**What to work on**:
1. In two sentences, sum up the statistics question below about multiple comparisons.
2. Write what comes next in the statistics question below about multiple comparisons, picking up after its last sentence.

# How do I calculate the probability of getting a particular effect size given multiple comparisons and no true association?

I have a hypothetical research scenario involving multiple comparisons and I want to try and prove my hunch right or wrong! Following a medical intervention, scores for 12 outcome measures are taken after the intervention has ended (T1) and a few months later (T2). Therefore there are 24 comparisons in total, two for each outcome measure compared against the baseline at T1 and again at T2. The researcher then runs 24 t-tests looking for Cohen's d for each one. The results show that three of the comparisons have an effect size of >.8 which was identified beforehand as a reasonable effect size to expect given previous research findings. The researcher takes these three effect sizes as evidence of the intervention's effectiveness and discusses the success accordingly.

Stored data entries
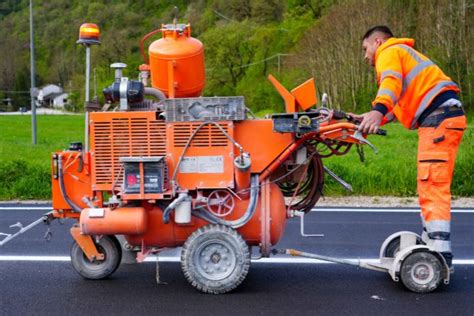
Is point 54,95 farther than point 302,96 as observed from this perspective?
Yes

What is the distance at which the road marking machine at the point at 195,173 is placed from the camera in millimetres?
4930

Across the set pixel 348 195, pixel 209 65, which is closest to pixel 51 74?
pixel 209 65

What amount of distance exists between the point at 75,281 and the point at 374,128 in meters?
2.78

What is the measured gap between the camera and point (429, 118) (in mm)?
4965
--
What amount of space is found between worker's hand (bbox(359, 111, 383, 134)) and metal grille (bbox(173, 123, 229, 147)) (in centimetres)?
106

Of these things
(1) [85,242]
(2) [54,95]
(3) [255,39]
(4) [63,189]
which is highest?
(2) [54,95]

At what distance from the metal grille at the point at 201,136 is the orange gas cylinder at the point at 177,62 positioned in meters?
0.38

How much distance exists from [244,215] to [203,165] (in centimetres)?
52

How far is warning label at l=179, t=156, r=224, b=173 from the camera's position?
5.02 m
* * *
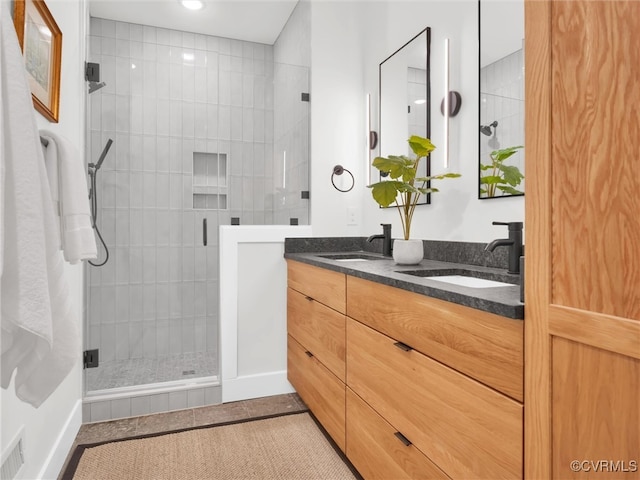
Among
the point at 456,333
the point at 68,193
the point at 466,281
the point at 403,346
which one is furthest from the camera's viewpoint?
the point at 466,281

**Results**:
1. In a made-up study, 12 outcome measures are scored after a medical intervention ends and again a few months later, giving 24 comparisons against baseline, each run as a t-test for Cohen's d. Three of these comparisons show an effect size above .8, the size earlier research suggested to expect, and the researcher takes them as evidence that the intervention worked.

2.
I have a suspicion that if the intervention has in fact no true effect on any of the 12 outcome measures, there will be a reasonably high probability of at least three of the 24 comparisons producing effect sizes of >.8 by chance alone. The problem is I can't figure out how to calculate this probability theoretically.

So in general terms that may be useful to others the question is how do I calculate the probability of gaining at least n number of effect sizes greater than or equal to k if I conduct x number of comparisons where there is no true difference between the sample means. Can we calculate this probability apriori if we assume our data will be normally distributed? Many thanks in advance.